Não dava mais para se arrepender, o tempo pra escapar havia passado, isso ficou claro no momento em que aquela coisa pôs os pés na clareira. Agora eu sabia como um cordeiro esperando para ser abatido se sentia, dois grilhões de medo me mantinham petrificado enquanto o Offenmund arrancava feito um trem desgovernado. Não deve ter durado mais que alguns segundos, o monstro jogou os punhos cerrados para trás e o solo estremeceu e uma massa de terra subiu para o alto, assisti a tudo ao mesmo tempo em que era puxado com tanta força para trás que minhas pernas começaram a se debater no ar. Quando me dei conta, estava sentado no chão com meu irmão me segurando pela camisa, ele tentava manter-se em pé se abraçando a uma árvore. Garen até chegou a sacar a arma, mas ele não teve a chance de usá-la, ele foi arremessado para longe quando foi atingido pelo monstro.

"Bruder!" gritei... Ah, que grande erro... Agora tinha toda atenção do monstro voltada para mim. Pode chamar isso de instinto de sobrevivência tardio ou pura covardia, mas ter aquela coisa bufando no meu pescoço me fez perceber que dava para engatinhar muito mais rápido do que dava para correr. Boom! Fugi me esgueirando pela lama com o Offenmund no meu encalço... Boom! Socando o solo com a força de um bate-estaca... Boom! A cada golpe chegando mais perto... Foi então que avistei a arma de Garen caída a alguns arbustos e por um instante o tempo desacelerou. Tudo que precisava era uma bala, um tiro certeiro para sobreviver à hora da verdade. Sem vacilar, me joguei sobre o revólver e por pouco consegui agarrá-lo, um giro no corpo e eu tinha o Offenmund ao alcance da mira, bastava escorregar o dedo no gatilho para... Nada acontecer?

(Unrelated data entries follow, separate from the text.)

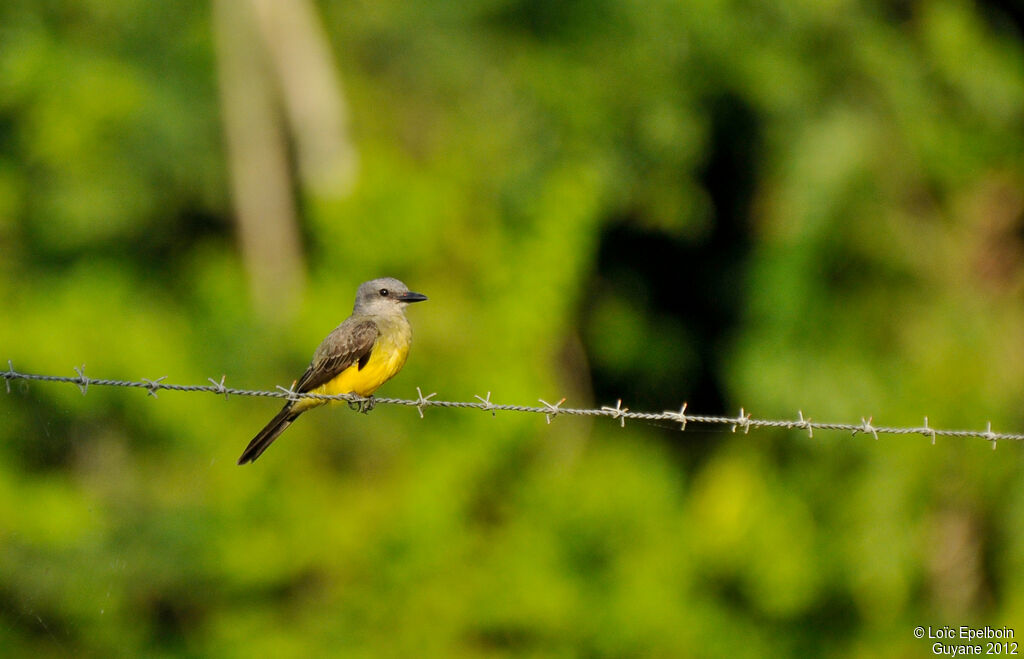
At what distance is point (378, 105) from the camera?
80.3 ft

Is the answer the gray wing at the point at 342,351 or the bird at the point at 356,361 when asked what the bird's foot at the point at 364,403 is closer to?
the bird at the point at 356,361

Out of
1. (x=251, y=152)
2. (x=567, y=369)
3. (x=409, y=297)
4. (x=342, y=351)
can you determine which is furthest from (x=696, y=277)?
(x=342, y=351)

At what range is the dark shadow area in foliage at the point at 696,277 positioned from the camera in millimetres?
21188

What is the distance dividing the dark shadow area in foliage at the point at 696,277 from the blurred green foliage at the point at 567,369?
76 mm

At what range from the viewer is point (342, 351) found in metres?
8.65

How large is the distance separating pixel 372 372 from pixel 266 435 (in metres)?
0.74

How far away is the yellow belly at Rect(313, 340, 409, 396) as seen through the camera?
8555 mm

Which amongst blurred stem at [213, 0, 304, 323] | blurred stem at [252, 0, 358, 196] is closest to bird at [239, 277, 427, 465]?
blurred stem at [252, 0, 358, 196]

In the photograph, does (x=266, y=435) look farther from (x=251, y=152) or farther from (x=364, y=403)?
(x=251, y=152)

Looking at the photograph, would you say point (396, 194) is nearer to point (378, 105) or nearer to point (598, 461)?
point (598, 461)

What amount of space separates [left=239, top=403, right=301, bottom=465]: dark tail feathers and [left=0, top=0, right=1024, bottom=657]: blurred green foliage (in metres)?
7.04

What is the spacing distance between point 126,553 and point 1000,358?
10882 mm

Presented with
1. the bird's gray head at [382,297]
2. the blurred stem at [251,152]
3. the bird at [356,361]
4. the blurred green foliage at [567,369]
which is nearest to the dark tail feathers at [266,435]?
the bird at [356,361]

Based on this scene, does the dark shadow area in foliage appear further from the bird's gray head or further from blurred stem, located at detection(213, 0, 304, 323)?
the bird's gray head
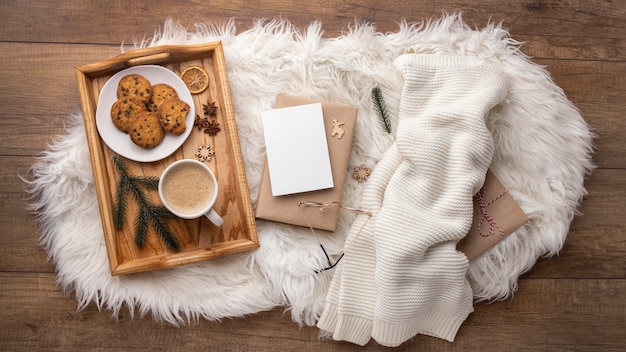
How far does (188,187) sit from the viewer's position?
1016 mm

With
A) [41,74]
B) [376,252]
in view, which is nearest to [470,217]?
[376,252]

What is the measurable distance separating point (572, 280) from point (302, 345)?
68cm

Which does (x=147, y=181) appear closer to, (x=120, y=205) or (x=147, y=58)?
(x=120, y=205)

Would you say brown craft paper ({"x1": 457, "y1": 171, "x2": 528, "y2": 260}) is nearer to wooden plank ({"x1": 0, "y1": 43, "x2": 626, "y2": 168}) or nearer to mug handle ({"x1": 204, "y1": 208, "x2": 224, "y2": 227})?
wooden plank ({"x1": 0, "y1": 43, "x2": 626, "y2": 168})

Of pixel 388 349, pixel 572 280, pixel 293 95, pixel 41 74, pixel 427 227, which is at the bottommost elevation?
pixel 388 349

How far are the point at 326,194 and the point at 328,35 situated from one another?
1.31ft

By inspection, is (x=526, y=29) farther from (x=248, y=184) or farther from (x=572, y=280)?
(x=248, y=184)

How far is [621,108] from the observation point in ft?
3.92

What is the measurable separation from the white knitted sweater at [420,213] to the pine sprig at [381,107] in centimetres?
3

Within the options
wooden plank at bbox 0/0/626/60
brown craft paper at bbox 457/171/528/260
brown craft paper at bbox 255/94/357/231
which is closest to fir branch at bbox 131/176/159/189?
brown craft paper at bbox 255/94/357/231

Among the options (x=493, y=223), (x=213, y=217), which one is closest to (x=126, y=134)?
(x=213, y=217)

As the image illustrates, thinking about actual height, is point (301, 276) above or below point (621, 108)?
below

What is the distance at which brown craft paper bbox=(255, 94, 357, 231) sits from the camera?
1.08 meters

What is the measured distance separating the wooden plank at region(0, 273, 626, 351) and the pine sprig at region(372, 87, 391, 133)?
0.50m
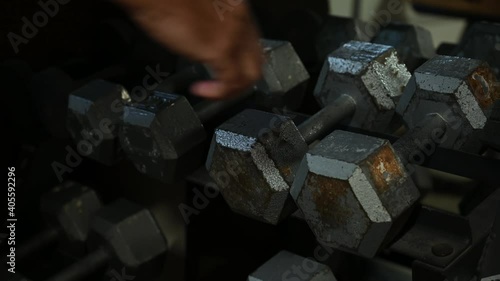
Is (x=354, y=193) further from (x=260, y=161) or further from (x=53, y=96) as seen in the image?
(x=53, y=96)

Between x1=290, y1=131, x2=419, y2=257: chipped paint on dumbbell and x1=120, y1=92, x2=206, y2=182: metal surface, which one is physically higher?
x1=290, y1=131, x2=419, y2=257: chipped paint on dumbbell

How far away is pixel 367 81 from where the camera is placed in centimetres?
91

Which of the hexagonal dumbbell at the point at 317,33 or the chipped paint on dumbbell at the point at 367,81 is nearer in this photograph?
the chipped paint on dumbbell at the point at 367,81

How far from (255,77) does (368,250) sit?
23 centimetres

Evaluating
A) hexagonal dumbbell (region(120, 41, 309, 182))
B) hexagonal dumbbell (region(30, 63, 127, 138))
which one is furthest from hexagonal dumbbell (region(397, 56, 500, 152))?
hexagonal dumbbell (region(30, 63, 127, 138))

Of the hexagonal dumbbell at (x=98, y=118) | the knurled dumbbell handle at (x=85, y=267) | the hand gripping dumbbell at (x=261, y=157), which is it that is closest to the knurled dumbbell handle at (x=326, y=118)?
the hand gripping dumbbell at (x=261, y=157)

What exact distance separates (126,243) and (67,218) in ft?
0.35

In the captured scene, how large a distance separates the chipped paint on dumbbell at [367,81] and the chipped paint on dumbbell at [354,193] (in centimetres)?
16

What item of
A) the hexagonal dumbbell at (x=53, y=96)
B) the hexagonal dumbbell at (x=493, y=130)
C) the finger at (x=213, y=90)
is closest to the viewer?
the finger at (x=213, y=90)

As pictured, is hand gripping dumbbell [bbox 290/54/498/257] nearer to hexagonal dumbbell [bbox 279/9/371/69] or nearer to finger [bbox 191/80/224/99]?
finger [bbox 191/80/224/99]

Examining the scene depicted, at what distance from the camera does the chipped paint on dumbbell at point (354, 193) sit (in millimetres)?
717

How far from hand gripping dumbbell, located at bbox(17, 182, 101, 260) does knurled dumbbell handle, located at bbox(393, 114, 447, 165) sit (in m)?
0.47

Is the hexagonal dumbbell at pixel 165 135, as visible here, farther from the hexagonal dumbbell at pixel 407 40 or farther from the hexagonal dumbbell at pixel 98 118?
the hexagonal dumbbell at pixel 407 40

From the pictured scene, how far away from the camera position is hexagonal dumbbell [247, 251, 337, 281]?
78 centimetres
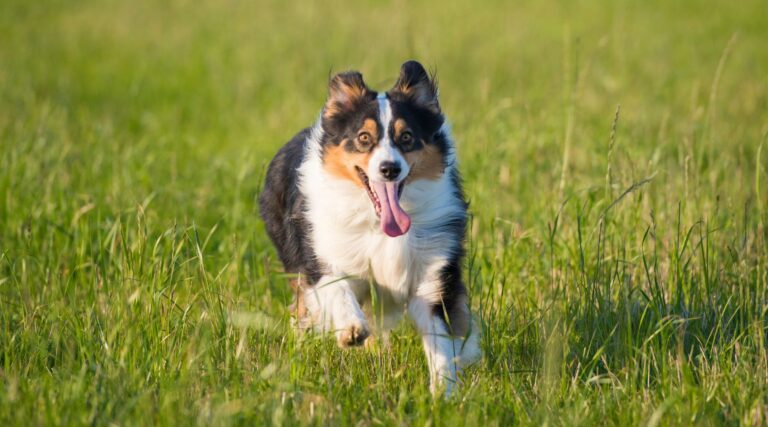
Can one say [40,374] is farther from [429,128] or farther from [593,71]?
[593,71]

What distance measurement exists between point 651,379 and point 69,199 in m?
3.93

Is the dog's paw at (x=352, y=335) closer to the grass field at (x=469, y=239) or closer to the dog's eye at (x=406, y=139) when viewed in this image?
the grass field at (x=469, y=239)

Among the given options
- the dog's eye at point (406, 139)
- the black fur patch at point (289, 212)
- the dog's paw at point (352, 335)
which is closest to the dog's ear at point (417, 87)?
the dog's eye at point (406, 139)

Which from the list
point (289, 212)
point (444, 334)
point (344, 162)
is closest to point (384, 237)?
point (344, 162)

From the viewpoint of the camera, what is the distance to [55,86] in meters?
11.6

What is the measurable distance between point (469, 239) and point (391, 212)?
700 mm

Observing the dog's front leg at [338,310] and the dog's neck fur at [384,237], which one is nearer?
the dog's front leg at [338,310]

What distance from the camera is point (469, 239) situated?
4.97 m

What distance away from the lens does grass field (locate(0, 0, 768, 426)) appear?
3783mm

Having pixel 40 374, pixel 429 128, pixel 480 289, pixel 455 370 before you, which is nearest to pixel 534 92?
pixel 480 289

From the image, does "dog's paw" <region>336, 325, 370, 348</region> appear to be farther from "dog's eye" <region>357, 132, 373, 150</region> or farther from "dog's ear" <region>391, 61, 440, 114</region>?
"dog's ear" <region>391, 61, 440, 114</region>

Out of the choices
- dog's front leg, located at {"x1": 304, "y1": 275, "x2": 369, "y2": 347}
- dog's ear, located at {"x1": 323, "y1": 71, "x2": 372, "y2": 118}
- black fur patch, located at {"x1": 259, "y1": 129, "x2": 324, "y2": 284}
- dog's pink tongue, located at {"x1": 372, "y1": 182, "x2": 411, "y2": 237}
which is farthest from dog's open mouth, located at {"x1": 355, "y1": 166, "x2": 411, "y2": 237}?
dog's ear, located at {"x1": 323, "y1": 71, "x2": 372, "y2": 118}

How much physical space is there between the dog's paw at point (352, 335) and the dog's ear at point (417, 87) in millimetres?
1231

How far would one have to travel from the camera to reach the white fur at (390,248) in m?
4.45
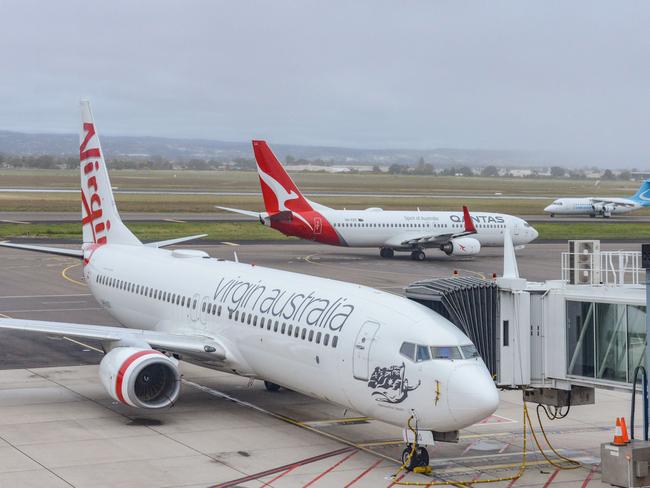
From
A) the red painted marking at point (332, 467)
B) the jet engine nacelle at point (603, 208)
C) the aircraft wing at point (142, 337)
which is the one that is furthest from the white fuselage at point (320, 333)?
the jet engine nacelle at point (603, 208)

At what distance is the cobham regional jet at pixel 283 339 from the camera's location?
74.1 ft

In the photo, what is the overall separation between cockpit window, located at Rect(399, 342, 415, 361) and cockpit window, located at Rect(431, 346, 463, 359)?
462 mm

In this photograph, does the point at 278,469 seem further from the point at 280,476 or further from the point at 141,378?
the point at 141,378

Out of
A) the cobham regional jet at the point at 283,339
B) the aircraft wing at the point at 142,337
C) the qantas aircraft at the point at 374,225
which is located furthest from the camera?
the qantas aircraft at the point at 374,225

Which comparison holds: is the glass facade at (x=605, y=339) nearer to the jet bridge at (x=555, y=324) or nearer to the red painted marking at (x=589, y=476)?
the jet bridge at (x=555, y=324)

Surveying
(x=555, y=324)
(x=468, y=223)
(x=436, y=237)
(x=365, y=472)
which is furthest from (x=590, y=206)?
(x=365, y=472)

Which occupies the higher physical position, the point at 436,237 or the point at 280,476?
the point at 436,237

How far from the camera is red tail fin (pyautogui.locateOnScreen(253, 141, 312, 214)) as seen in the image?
7219cm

"Não..." puxei o gatilho de novo. "Não, porra! Não!" E o resultado continuava o mesmo. Assim que o desespero começava a me envolver no seu cruel abraço, um estampido seco se fez ouvir floresta adentro, mas como se aquilo não era obra minha? Do outro lado, o Offenmund parecia ter esquecido completamente de mim, ele permaneceu ali imóvel, fascinado pela visão do próprio sangue escorrendo entre seus dedos.

"Maldita coisa feia!"

Antes que pudesse respirar, Tanbert surgiu do nada e com ele, duas pistolas que cuspiam balas alucinadamente. Devo ter contado duas dúzias de disparos, dos quais pelo menos metade deve ter encontrado o Offenmund que só percebeu o que estava acontecendo quando já era tarde. Seriamente ferido, o monstro cambaleou devagar até encontrar apoio na árvore mais próxima. Posso estar errado, mas tive a impressão que Tanbert estava se divertindo ali, ele deixou as armas para trás e apanhou o maior pedregulho que encontrou. O que fez em seguida só pode ser descrito como brutal... O lânguido rosnado do Offenmund foi abafado pelo som da rocha se chocando contra seu crânio, vez após vez... até o monstro despencar sobre os joelhos com a cara parecendo um saco de tripas esmagado.